Submit a .zip file containing two key items:

  1. A concise PDF document (recommended length: 2 pages, absolute maximum: 5 pages) outlining:
    • Your chosen transport-related topic
    • The main dataset(s) you plan to use
    • Your research question
    • At least 2 academic references (see Quarto Citation Guide for details)
    • Any initial analysis or questions you have
  2. Reproducible code as a .qmd file showing how you accessed and processed your data

Key Requirements

  • Maximum .zip file size: 30 MB
  • Submit via Turnitin
  • AI tools can be used in an assistive role (must be acknowledged)
  • Use the default quarto referencing style

Topics and Datasets

Some suggested areas include:

  • Road safety analysis
  • Infrastructure and travel behavior
  • Traffic congestion patterns
  • Public transport accessibility
  • Active travel infrastructure
  • Transport equity studies
  • Other transport-related topics are encouraged

Specific examples could include:

  • What is the relationship between travel behaviour (e.g. as manifested in origin-destination data represented as desire lines, routes and route networks) and road traffic casualties in a transport region (e.g. London, West Midlands and other regions in the pct::pct_regions$region_name data)

  • Analysis of a large transport dataset, e.g. https://www.nature.com/articles/sdata201889

  • Infrastructure and travel behaviour

    • What are the relationships between specific types of infrastructure and travel, e.g. between fast roads and walking?
    • How do official sources of infrastructure data (e.g. the CID) compare with crowd-sourced datasets such as OpenStreetMap (which can be accessed with the new osmextract R package)
    • Using new data sources to support transport planning, e.g. using data from https://telraam.net/ or https://dataforgood.facebook.com/dfg/tools/high-resolution-population-density-maps
  • Changing transport systems

    • Modelling change in transport systems, e.g. by comparing before/after data for different countries/cities, which countries had the hardest lockdowns and where have changes been longer term? - see here for open data: https://github.com/ActiveConclusion/COVID19_mobility
    • How have movement patterns changed during the Coronavirus pandemic and what impact is that likely to have long term (see here for some graphics on this)
  • Software / web development

    • Creating a package to make a particular data source more accessible, see https://github.com/ropensci/stats19 and https://github.com/elipousson/crashapi examples
    • Development of a data dashboard, e.g. using Quarto Dashboards
    • Development of a web app, e.g. using the shiny package
  • Road safety - how can we makes roads and transport systems in general safer?

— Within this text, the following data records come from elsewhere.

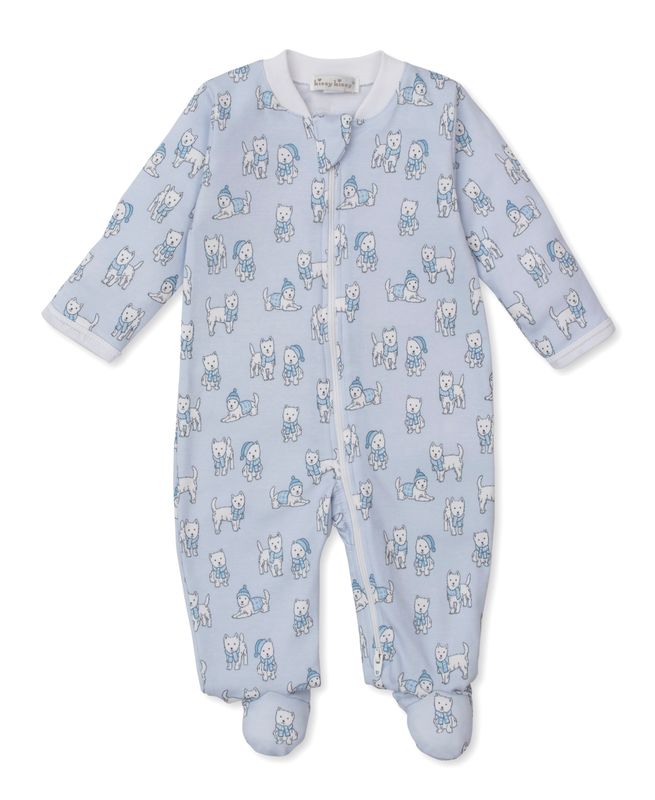 Blue Pack of Pups Print Zip Footie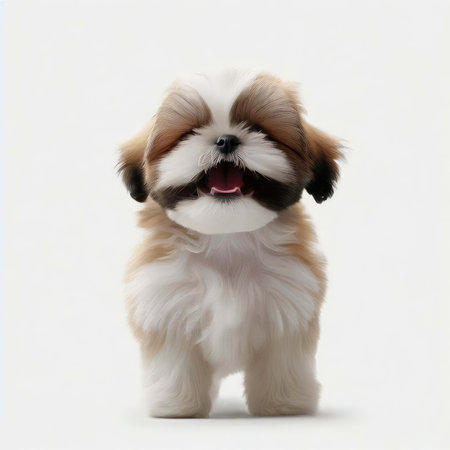 Shih Tzu puppy on a white background. Studio shot.の素材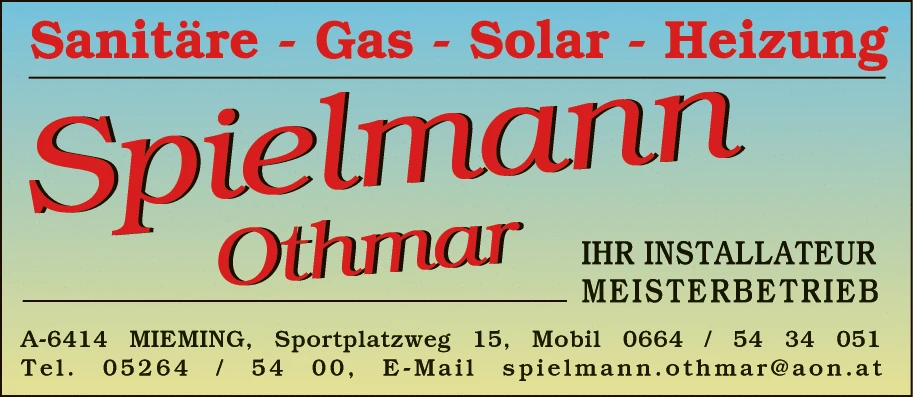 Print-Anzeige von: Installationen Spielmann Othmar GmbH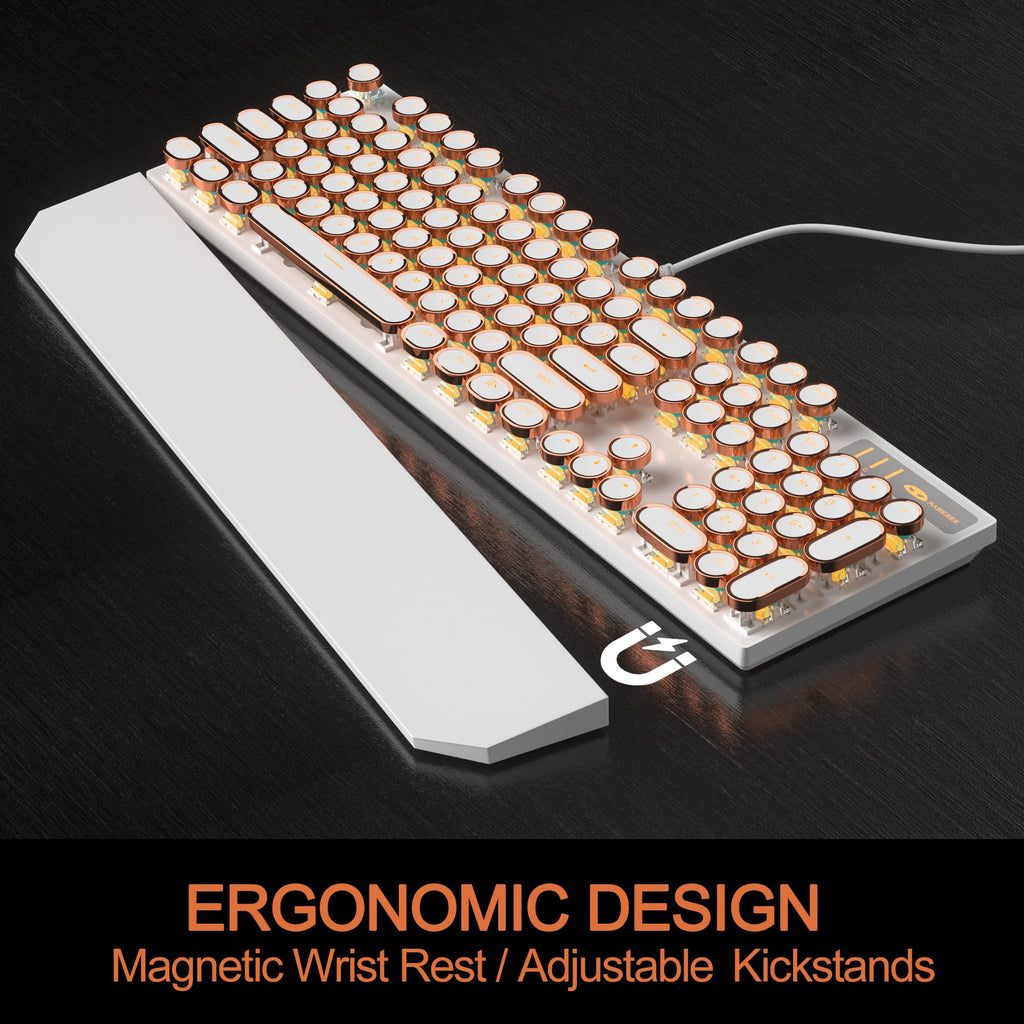 Wired Mechanical Gaming Keyboard with Magnetic Wrist Rest T4604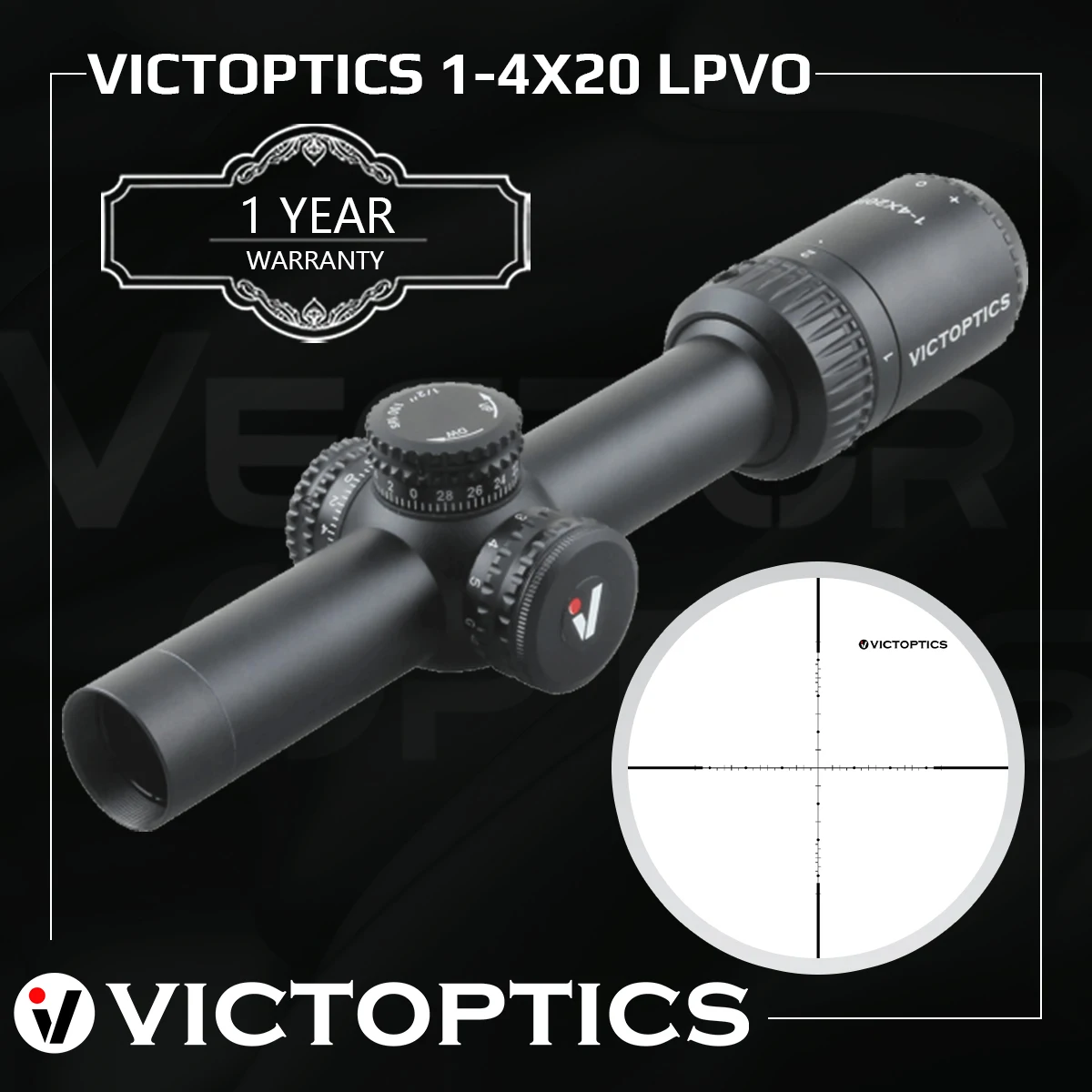 Victoptics Lvpo Optic 1-4X24 SFP Scope Hunting Riflescope 25.4Mm Dia 5 Levels Red & Green Illumination 20mm Rail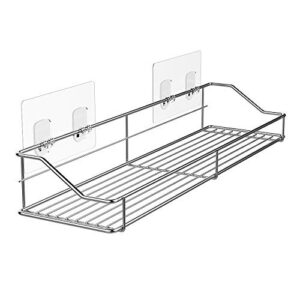 orimade bathroom shelf organizer shower caddy storage kitchen rack with traceless transparent adhesive no drilling sus304 stainless steel, 15 inch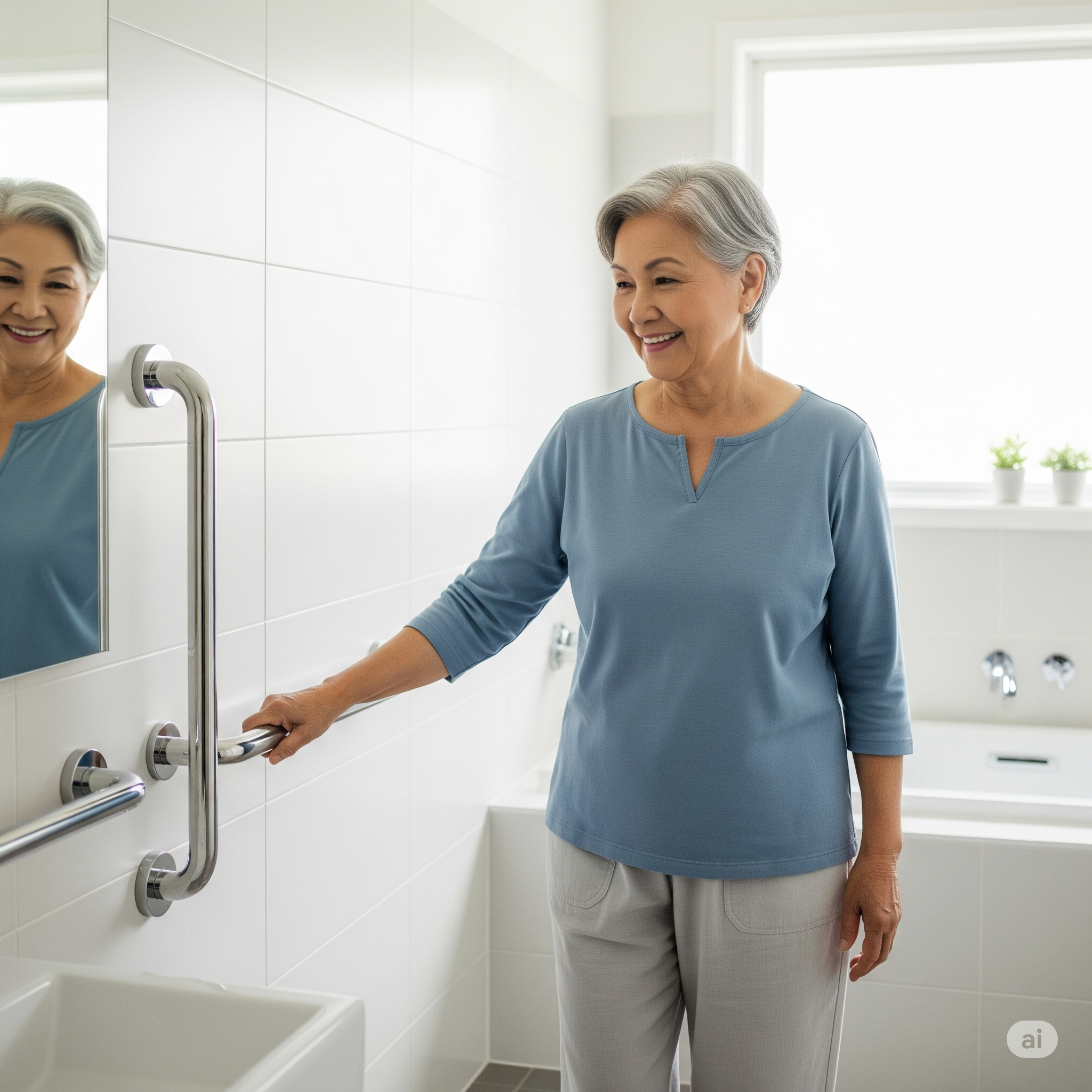 Senior woman using grab bar in bathroom, promoting safety and independence in bathing; relevant to Prolific Life Home Care's hygiene assistance services.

    • Influence of Road Infrastructure:
      • Assessing the role of well-designed pedestrian crossings, roundabouts, and traffic calming measures in preventing road accidents.
      • Investigating the correlation between road surface quality (e.g., potholes, uneven surfaces) and the frequency of accidents.
    • Influence of Traffic Management:
      • Assessing the role of traffic lights and speed cameras in preventing road accidents.
      • Investigating the correlation between the frequency of accidents and the presence of traffic calming measures (e.g., speed bumps, chicanes, road narrowing, etc.).
    • Legislation and Enforcement:
        1. Assessing the role of speed limits in preventing road accidents.
  • Traffic congestion - how can we reduce congestion?

    • Data Collection and Analysis:
      • Utilizing real-time traffic data from platforms like Waze and Google Maps to forecast congestion patterns.
      • Analyzing historical traffic data to identify recurring congestion patterns and anticipate future traffic bottlenecks.
    • Machine Learning and Predictive Modeling:
      • Designing machine learning models that use past and current traffic data to predict future congestion levels.

Support and Feedback

  • Feedback will be provided within 15 working days

For full details including assessment criteria, formatting guidelines, and academic integrity requirements, see the assessment brief.